- _Data supplied_:
┄┄┄┄┄┄┄┄┄┄┄┄┄┄┄┄┄┄┄┄

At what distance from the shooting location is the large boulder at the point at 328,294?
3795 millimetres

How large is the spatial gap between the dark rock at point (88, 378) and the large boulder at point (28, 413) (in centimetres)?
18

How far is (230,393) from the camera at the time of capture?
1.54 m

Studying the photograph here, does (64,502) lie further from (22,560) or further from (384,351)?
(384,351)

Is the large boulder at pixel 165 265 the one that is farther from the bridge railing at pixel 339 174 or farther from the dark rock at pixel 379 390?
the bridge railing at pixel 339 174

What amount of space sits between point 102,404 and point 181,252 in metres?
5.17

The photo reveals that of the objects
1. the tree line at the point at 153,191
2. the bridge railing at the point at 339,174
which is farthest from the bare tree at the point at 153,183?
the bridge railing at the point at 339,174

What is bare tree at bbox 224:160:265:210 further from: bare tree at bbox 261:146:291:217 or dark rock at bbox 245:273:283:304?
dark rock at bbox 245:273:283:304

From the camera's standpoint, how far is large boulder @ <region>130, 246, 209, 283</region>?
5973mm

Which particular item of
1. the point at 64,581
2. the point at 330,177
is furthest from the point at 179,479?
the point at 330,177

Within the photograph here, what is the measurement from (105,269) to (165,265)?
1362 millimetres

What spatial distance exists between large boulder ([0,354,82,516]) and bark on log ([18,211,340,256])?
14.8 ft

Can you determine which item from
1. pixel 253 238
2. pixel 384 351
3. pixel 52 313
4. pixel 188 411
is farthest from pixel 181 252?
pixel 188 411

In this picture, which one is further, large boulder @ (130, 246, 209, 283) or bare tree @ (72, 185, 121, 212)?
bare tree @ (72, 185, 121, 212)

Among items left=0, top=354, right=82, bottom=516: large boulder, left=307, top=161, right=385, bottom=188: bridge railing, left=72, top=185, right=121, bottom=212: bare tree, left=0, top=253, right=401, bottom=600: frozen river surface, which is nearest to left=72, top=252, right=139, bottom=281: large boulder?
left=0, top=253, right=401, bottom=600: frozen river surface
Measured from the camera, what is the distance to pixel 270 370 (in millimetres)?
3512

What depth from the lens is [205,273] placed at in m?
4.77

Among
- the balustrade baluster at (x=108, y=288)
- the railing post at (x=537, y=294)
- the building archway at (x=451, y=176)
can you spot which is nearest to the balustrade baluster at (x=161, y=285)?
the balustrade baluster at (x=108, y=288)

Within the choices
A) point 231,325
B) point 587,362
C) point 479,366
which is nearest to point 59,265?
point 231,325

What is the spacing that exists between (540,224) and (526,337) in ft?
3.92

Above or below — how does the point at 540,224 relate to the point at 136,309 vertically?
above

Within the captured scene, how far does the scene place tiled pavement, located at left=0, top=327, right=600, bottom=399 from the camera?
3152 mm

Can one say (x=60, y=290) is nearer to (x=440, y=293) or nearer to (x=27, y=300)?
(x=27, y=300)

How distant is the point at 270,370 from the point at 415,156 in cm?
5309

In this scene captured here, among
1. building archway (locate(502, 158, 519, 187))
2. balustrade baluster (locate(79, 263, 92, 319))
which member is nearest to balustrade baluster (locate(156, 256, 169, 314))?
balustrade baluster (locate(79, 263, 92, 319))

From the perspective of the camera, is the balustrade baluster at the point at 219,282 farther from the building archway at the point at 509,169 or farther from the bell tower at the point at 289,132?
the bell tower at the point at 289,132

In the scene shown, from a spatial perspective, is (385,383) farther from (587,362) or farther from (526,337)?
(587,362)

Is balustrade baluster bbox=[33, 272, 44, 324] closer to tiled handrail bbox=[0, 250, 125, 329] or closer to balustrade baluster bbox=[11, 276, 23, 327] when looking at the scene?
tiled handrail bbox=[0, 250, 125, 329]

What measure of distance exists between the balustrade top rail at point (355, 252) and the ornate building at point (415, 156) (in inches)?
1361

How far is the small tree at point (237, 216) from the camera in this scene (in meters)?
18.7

┄┄┄┄┄┄┄┄┄┄┄┄┄┄┄┄┄┄┄┄

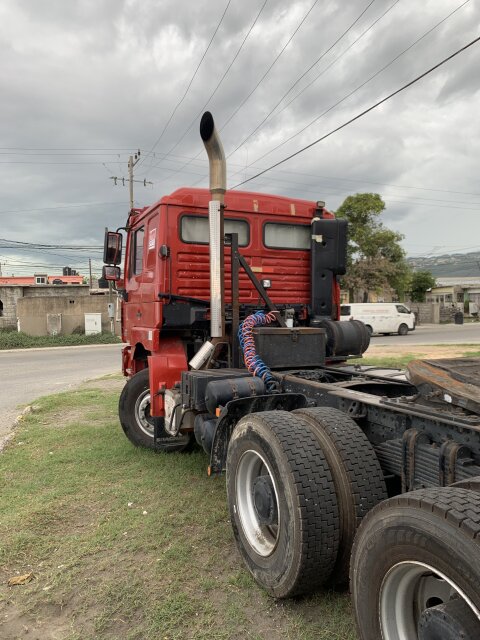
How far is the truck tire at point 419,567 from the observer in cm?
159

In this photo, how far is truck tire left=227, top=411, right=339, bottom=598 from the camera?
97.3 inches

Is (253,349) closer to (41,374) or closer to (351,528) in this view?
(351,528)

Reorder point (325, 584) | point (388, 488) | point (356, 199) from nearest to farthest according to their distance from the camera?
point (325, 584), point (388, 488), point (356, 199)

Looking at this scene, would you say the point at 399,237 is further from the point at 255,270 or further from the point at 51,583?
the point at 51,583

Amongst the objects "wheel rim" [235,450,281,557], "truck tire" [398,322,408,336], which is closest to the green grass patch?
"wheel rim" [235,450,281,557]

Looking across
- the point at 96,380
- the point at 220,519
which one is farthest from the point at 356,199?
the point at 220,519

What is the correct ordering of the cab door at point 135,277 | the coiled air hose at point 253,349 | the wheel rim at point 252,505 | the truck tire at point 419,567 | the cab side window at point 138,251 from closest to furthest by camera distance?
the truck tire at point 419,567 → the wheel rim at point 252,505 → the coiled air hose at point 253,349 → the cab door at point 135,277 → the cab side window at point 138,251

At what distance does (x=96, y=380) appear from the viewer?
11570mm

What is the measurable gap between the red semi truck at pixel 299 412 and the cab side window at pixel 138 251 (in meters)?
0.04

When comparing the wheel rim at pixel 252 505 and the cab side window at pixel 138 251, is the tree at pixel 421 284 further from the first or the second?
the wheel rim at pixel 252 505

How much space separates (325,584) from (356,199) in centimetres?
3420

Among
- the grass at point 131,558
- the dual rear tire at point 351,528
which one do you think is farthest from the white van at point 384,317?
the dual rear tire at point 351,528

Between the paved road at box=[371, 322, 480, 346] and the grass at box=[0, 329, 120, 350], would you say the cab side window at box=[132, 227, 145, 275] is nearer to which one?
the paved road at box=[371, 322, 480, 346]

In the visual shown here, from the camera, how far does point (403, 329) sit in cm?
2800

┄┄┄┄┄┄┄┄┄┄┄┄┄┄┄┄┄┄┄┄

- _Work to be completed_:
Return, copied in full, every row in the two blocks above that contains the string "bell".

- _Right answer_:
From the perspective of the camera, is the balustrade baluster at the point at 219,282 farther from the building archway at the point at 509,169 or farther from the bell tower at the point at 289,132?
the bell tower at the point at 289,132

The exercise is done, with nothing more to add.